WORK INSTRUCTIONS:
Find the line holding "New Zealand, site AIV_DCAMF03." in the entries below. Give it again exactly, along with every line after it up to and including the line holding "common name: mule deer".

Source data
------------------------------

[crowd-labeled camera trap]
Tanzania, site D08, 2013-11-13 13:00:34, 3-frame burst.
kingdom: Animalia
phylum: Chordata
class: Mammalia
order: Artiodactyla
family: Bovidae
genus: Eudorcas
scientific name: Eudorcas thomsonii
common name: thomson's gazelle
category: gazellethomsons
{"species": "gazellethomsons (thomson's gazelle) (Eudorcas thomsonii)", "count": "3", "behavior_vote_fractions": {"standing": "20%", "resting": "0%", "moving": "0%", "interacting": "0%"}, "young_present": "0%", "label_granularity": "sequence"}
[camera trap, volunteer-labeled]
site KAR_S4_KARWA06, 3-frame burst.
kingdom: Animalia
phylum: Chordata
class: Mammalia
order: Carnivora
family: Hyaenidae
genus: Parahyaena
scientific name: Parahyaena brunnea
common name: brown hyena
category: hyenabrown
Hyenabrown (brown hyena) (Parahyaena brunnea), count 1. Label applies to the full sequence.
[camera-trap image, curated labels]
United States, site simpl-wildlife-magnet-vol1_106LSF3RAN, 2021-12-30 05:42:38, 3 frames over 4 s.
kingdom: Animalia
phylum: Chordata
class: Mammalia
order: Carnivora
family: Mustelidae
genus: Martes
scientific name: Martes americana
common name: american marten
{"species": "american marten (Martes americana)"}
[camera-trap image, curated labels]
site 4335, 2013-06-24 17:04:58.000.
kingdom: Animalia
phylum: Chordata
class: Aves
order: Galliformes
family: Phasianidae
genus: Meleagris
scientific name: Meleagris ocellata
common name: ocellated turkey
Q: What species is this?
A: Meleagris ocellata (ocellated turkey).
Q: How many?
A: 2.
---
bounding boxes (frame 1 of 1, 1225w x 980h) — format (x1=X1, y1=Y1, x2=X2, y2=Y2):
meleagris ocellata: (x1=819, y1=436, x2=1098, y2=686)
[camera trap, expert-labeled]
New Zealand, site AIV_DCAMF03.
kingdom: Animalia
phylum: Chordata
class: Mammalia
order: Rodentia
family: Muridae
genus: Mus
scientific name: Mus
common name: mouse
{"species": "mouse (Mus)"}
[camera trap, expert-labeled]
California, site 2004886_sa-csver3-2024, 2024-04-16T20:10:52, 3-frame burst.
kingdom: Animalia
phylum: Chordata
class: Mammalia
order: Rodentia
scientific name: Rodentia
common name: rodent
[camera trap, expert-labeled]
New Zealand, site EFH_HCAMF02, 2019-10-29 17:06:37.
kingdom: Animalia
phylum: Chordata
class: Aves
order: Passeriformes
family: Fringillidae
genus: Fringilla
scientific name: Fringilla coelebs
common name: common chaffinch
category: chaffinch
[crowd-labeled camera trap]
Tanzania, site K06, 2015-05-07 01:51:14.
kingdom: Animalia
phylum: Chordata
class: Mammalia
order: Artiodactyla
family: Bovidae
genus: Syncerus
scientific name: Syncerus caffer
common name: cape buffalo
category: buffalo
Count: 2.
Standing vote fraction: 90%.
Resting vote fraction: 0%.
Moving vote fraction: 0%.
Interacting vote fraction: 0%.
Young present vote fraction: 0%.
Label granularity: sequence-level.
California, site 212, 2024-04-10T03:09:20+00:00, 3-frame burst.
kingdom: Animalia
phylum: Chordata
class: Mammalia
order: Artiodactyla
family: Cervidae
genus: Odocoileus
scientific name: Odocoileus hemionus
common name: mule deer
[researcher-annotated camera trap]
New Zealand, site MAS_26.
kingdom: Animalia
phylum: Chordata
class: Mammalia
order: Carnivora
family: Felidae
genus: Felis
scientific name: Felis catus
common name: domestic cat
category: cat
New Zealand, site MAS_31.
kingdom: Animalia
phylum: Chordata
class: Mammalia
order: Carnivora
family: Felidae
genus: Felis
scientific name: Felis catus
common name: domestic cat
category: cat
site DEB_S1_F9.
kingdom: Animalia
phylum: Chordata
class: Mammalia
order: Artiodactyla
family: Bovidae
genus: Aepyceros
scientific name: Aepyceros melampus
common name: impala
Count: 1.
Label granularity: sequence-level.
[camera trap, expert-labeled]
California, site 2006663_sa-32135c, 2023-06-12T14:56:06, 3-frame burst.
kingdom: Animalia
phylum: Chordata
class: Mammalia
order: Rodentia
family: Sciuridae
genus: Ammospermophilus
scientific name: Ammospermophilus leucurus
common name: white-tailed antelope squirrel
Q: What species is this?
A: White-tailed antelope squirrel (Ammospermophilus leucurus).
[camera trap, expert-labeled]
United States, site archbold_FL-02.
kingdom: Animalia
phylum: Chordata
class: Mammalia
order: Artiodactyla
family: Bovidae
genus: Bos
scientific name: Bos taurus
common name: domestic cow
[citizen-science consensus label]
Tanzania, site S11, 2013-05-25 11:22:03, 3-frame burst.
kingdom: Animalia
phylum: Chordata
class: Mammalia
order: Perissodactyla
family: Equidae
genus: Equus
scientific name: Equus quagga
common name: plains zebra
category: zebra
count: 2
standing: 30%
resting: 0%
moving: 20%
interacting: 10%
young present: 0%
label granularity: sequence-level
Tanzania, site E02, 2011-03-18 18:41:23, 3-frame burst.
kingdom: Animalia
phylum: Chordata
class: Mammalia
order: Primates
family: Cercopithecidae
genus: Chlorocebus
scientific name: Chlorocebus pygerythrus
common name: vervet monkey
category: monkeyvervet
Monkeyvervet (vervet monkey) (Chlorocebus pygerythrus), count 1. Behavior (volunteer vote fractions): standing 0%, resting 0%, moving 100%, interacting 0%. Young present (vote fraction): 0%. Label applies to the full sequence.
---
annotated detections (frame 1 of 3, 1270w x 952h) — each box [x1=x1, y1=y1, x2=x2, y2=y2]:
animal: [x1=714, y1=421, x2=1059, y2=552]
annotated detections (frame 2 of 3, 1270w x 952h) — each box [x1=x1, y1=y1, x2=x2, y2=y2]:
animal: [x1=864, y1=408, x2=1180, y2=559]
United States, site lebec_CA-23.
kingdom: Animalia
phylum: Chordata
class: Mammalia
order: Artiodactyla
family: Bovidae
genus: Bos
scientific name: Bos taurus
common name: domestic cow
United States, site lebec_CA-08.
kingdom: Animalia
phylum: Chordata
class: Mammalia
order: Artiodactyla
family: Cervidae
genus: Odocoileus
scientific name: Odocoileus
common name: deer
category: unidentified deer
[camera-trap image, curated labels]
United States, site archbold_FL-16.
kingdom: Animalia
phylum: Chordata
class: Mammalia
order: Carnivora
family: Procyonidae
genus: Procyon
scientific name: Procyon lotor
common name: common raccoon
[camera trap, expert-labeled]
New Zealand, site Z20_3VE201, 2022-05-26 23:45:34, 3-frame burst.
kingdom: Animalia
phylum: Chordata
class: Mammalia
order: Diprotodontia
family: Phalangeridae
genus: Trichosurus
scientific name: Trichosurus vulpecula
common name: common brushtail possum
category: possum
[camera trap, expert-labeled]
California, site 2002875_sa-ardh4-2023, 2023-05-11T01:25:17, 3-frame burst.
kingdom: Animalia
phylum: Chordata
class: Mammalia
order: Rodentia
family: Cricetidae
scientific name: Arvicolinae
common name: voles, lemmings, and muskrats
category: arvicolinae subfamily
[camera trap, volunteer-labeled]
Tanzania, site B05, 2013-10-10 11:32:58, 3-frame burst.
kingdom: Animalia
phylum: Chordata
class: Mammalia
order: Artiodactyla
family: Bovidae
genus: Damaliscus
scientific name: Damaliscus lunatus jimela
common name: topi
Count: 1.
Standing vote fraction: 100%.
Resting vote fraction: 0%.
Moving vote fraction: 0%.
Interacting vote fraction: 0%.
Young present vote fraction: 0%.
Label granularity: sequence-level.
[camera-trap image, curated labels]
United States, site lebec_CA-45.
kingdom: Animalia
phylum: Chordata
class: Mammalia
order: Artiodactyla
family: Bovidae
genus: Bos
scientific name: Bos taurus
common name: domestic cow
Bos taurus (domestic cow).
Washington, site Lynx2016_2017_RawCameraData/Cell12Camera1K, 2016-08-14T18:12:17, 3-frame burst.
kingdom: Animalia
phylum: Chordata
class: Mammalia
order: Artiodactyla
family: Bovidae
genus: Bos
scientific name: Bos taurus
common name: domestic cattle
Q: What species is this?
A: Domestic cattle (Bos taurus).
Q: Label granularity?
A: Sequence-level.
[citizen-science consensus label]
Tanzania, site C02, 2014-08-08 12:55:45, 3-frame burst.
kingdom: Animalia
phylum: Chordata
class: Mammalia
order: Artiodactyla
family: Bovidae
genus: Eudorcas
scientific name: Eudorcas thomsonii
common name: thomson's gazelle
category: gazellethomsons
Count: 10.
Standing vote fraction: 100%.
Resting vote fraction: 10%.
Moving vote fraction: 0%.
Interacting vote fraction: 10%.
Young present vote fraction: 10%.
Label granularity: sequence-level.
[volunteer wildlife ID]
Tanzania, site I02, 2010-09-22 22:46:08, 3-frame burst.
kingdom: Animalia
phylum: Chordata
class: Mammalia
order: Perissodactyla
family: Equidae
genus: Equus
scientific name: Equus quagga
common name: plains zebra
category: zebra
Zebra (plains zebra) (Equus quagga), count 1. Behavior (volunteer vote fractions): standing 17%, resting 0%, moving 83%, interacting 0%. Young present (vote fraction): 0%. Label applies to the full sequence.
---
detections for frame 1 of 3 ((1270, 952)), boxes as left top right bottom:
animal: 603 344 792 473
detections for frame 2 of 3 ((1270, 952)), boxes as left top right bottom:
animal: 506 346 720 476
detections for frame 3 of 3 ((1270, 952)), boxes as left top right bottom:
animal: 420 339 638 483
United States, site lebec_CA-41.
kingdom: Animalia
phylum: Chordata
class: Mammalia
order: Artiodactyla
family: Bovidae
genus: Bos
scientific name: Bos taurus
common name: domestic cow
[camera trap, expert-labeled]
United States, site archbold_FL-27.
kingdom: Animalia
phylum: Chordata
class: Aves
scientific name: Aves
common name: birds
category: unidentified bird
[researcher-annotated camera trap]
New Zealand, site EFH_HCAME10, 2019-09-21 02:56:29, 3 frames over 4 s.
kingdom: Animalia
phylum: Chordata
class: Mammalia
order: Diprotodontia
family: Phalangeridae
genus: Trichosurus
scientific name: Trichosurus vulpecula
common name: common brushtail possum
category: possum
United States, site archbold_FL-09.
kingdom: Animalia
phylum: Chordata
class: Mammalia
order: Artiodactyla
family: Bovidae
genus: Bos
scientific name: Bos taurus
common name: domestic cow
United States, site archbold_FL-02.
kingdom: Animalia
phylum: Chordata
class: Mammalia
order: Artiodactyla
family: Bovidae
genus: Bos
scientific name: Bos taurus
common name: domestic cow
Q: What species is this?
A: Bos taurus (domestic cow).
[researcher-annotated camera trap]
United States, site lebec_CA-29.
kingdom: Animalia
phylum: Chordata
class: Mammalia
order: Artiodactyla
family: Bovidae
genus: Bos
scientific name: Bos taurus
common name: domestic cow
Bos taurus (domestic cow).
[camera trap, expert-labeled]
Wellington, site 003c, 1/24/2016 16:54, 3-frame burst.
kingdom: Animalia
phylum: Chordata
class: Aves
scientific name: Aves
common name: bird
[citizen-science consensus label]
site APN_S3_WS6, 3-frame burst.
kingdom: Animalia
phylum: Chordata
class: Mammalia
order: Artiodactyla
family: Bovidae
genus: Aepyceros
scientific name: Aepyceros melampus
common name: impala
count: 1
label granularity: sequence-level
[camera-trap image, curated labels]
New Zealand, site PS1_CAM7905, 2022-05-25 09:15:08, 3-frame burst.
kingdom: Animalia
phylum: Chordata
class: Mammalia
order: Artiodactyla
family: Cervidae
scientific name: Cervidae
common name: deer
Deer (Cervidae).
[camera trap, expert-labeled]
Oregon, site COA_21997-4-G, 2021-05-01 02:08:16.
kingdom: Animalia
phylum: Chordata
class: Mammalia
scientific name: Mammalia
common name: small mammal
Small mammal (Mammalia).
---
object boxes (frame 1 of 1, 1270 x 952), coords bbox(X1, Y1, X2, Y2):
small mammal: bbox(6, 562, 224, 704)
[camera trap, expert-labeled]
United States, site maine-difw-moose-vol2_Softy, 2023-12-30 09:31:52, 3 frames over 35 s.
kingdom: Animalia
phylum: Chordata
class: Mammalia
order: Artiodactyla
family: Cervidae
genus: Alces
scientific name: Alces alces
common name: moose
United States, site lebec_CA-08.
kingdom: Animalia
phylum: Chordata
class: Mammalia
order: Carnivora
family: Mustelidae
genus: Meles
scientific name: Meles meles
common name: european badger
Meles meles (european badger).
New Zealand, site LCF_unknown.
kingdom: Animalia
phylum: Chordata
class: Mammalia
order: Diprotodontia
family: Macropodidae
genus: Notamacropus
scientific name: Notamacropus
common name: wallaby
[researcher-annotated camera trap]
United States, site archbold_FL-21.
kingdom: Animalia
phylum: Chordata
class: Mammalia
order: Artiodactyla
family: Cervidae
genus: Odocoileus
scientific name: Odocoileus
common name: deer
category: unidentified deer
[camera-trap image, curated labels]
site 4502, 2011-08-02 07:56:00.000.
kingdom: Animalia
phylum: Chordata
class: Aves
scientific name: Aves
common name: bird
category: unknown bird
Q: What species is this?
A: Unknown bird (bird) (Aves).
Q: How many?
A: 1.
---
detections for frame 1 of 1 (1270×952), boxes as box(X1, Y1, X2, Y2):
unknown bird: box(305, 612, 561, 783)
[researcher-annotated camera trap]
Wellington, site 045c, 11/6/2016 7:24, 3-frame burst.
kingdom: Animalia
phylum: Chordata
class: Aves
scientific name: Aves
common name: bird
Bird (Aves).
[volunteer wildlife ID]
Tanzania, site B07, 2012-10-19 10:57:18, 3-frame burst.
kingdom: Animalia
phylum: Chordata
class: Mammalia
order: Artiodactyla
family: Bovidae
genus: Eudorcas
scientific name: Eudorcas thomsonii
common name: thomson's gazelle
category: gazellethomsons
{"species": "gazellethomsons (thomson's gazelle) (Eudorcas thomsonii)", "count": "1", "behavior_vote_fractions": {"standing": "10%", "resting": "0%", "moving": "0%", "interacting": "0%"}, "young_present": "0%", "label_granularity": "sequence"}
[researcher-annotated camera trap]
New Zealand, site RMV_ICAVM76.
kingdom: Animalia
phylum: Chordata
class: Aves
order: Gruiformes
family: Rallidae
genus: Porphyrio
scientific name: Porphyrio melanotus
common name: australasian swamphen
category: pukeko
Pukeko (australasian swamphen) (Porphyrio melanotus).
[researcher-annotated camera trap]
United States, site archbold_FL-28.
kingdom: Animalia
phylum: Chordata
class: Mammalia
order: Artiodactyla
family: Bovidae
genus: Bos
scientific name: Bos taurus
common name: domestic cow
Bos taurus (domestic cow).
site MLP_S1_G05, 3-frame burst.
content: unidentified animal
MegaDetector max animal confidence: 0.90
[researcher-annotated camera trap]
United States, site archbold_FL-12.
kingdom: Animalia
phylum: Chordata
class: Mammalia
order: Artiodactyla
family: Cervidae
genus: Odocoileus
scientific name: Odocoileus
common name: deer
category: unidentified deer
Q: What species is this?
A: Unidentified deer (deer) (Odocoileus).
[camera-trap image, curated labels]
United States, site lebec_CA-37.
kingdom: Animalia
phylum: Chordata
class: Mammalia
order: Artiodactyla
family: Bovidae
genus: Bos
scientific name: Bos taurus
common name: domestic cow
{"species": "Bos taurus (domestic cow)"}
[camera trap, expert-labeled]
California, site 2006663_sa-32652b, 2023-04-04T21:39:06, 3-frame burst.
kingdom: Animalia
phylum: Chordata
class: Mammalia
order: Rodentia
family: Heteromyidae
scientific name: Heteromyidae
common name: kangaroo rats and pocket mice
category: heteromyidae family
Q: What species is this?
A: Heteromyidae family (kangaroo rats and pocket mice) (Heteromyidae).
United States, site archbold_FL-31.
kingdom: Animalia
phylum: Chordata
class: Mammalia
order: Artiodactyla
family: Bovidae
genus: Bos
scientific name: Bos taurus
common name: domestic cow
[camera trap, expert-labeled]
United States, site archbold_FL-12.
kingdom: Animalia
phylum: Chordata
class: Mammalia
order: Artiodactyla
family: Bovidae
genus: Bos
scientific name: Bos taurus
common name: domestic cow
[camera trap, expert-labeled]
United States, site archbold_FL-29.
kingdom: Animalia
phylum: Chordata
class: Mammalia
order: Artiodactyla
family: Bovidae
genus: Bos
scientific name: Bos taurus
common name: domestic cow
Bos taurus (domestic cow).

------------------------------

OUTPUT FOR THIS TASK:
New Zealand, site AIV_DCAMF03.
kingdom: Animalia
phylum: Chordata
class: Mammalia
order: Rodentia
family: Muridae
genus: Mus
scientific name: Mus
common name: mouse
{"species": "mouse (Mus)"}
[camera trap, expert-labeled]
California, site 2004886_sa-csver3-2024, 2024-04-16T20:10:52, 3-frame burst.
kingdom: Animalia
phylum: Chordata
class: Mammalia
order: Rodentia
scientific name: Rodentia
common name: rodent
[camera trap, expert-labeled]
New Zealand, site EFH_HCAMF02, 2019-10-29 17:06:37.
kingdom: Animalia
phylum: Chordata
class: Aves
order: Passeriformes
family: Fringillidae
genus: Fringilla
scientific name: Fringilla coelebs
common name: common chaffinch
category: chaffinch
[crowd-labeled camera trap]
Tanzania, site K06, 2015-05-07 01:51:14.
kingdom: Animalia
phylum: Chordata
class: Mammalia
order: Artiodactyla
family: Bovidae
genus: Syncerus
scientific name: Syncerus caffer
common name: cape buffalo
category: buffalo
Count: 2.
Standing vote fraction: 90%.
Resting vote fraction: 0%.
Moving vote fraction: 0%.
Interacting vote fraction: 0%.
Young present vote fraction: 0%.
Label granularity: sequence-level.
California, site 212, 2024-04-10T03:09:20+00:00, 3-frame burst.
kingdom: Animalia
phylum: Chordata
class: Mammalia
order: Artiodactyla
family: Cervidae
genus: Odocoileus
scientific name: Odocoileus hemionus
common name: mule deer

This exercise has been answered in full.